Le document de 2010 rappelle opportunément qu’incertitude n’est pas synonyme d’ignorance. L’incertitude qualifie une situation dont le décideur ne maitrise pas l’ensemble des facteurs qui la caractérise.
La grande difficulté réside dans la communication qui doit partager autant que faire se peut les limites des connaissances existantes. Cela vaut pour le décideur afin qu’il puisse faire le meilleur usage possible des informations dont il dispose mais aussi pour les citoyens qui sont en droit de connaître les limites expliquant la décision qui leur sera imposée.
La stratégie de prise de décision et, par enchainement, de communication doit pouvoir faire apparaitre le pourquoi de la prise de décision publique. Si cette dernière poursuit obligatoirement un but d’intérêt général, dans le cas actuel, la préservation maximale de la santé du plus grand nombre, il faut néanmoins que chacun d’entre nous puisse facilement identifier le fil conducteur qui donne de la cohérence à la prise de décision et surtout qui la rend acceptable.
Quand il y a incertitude, les décisions vont pouvoir se ranger dans trois grandes catégories : celles justifiant ne pouvoir rien faire en l’état des connaissances, celles relevant de mesures de prévention et enfin celles relevant du principe de précaution.

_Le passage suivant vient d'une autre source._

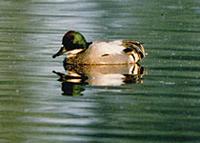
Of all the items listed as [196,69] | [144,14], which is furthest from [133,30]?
[196,69]

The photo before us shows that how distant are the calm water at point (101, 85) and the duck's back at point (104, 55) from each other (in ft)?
0.90

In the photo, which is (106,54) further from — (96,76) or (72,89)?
(72,89)

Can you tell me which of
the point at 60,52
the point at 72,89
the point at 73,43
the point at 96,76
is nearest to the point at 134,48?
the point at 73,43

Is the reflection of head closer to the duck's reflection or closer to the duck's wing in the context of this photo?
the duck's reflection

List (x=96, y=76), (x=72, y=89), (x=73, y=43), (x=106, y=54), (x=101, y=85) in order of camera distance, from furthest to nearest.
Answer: (x=73, y=43)
(x=106, y=54)
(x=96, y=76)
(x=101, y=85)
(x=72, y=89)

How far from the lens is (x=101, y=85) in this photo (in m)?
14.0

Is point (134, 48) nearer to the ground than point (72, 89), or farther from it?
farther from it

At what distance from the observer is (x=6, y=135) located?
1084 cm

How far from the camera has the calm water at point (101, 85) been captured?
1120 centimetres

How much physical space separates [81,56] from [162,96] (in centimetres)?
365

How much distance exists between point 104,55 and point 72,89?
276cm

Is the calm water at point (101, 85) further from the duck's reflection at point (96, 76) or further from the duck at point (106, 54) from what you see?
the duck at point (106, 54)

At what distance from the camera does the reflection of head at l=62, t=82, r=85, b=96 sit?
13.5 meters

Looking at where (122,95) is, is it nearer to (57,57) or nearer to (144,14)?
(57,57)
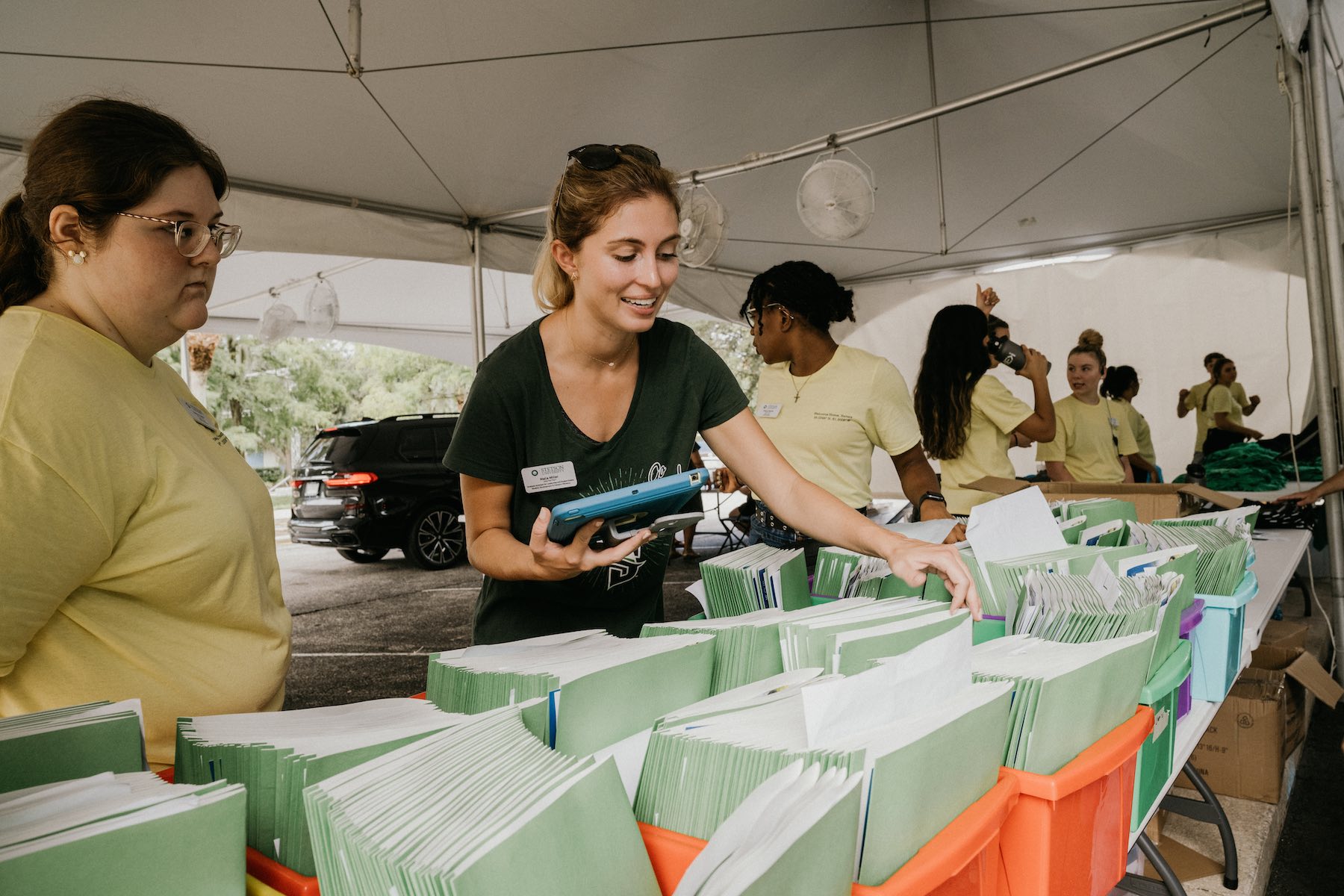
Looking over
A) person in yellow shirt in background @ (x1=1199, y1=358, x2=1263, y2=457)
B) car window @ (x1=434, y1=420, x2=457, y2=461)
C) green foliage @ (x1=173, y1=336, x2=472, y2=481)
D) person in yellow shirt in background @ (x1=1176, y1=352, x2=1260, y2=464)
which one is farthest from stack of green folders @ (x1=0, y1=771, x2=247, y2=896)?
green foliage @ (x1=173, y1=336, x2=472, y2=481)

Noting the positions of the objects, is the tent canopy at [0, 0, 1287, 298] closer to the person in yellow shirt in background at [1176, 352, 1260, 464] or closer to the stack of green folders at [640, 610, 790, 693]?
the person in yellow shirt in background at [1176, 352, 1260, 464]

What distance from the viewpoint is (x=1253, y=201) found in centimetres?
700

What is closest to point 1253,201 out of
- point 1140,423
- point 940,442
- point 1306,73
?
point 1140,423

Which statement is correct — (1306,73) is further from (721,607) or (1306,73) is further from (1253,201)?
(1253,201)

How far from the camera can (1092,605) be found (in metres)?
1.17

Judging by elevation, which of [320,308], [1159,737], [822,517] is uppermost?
[320,308]

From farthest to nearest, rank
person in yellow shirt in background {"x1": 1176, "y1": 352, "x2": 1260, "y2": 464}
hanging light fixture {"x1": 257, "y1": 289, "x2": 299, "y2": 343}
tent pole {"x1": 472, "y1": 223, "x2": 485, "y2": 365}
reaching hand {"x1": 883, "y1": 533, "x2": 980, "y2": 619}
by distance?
1. person in yellow shirt in background {"x1": 1176, "y1": 352, "x2": 1260, "y2": 464}
2. hanging light fixture {"x1": 257, "y1": 289, "x2": 299, "y2": 343}
3. tent pole {"x1": 472, "y1": 223, "x2": 485, "y2": 365}
4. reaching hand {"x1": 883, "y1": 533, "x2": 980, "y2": 619}

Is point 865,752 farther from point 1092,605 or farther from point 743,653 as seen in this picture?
point 1092,605

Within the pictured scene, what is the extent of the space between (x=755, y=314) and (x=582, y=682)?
7.21 ft

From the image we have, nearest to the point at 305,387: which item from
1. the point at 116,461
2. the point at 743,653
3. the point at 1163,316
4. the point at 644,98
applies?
the point at 644,98

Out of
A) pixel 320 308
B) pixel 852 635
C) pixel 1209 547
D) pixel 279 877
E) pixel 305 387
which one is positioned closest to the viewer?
pixel 279 877

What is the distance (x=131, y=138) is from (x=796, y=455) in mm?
2007

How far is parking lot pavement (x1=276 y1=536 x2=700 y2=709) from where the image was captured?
4.40 m

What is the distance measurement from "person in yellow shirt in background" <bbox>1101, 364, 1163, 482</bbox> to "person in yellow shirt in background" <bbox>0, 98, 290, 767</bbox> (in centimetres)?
525
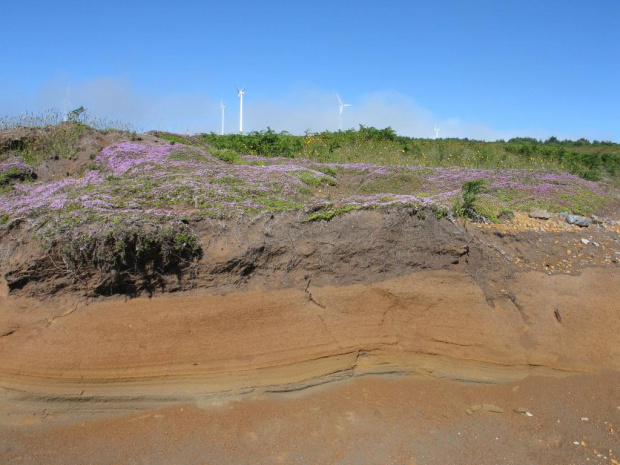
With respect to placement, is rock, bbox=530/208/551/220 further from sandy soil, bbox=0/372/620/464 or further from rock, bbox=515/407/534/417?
rock, bbox=515/407/534/417

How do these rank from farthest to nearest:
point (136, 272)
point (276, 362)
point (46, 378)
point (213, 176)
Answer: point (213, 176)
point (136, 272)
point (276, 362)
point (46, 378)

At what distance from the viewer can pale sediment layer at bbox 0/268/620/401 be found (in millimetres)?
3779

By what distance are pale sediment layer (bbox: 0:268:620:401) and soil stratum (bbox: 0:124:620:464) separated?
16mm

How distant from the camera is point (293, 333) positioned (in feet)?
13.7

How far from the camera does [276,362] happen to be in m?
3.98

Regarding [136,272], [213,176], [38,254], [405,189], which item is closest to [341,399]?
[136,272]

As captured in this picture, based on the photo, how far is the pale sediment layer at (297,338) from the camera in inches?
Result: 149

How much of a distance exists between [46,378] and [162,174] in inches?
129

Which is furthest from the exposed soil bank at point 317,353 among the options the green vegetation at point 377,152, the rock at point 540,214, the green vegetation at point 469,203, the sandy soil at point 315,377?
the green vegetation at point 377,152

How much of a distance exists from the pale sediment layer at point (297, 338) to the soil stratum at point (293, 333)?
0.6 inches

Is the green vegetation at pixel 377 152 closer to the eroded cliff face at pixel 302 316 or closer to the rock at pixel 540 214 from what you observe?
the rock at pixel 540 214

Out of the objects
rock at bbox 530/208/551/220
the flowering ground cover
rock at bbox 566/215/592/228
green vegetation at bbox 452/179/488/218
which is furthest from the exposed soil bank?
rock at bbox 530/208/551/220

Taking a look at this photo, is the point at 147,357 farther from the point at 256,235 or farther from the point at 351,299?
the point at 351,299

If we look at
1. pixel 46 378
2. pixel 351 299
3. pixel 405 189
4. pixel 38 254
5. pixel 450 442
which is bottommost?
pixel 450 442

Ces trois catégories s’inscrivant elles-mêmes dans un cadre temporel à double entrée permettant d’identifier les actions temporaires et les actions pérennes.
Respecter un tel schéma n’est pas sans difficulté car la dimension d’une crise complexe et longue telle que nous la vivons n’est pas circonscrite à son seul champ sanitaire, mais déborde sur les champs sociaux, sociétaux, économiques et culturels pour ne citer que les principaux. Cela veut dire que le même effort pédagogique doit être réalisé dans ces champs pour que les citoyens puissent comprendre les interactions que le décideur doit également piloter.
Le document de 2010, formalise ce processus global qui est un idéal. La réalité vient toujours rappeler que lire un mode d’emploi n’est pas suffisant pour garantir un bon fonctionnement que ce soit pour une machine ou pour une prise de décision.
La complexité à gérer est telle qu’il est indispensable de disposer d’un cadre d’action robuste garantissant l’acceptabilité des décisions et en creux l’acceptabilité de l’erreur. Ce qui est insupportable c’est l’opacité, même et surtout l’involontaire, ressentie par chaque citoyen qui ne pourra identifier facilement transparence, cohérence et explication dans la décision à laquelle on lui demande d’adhérer.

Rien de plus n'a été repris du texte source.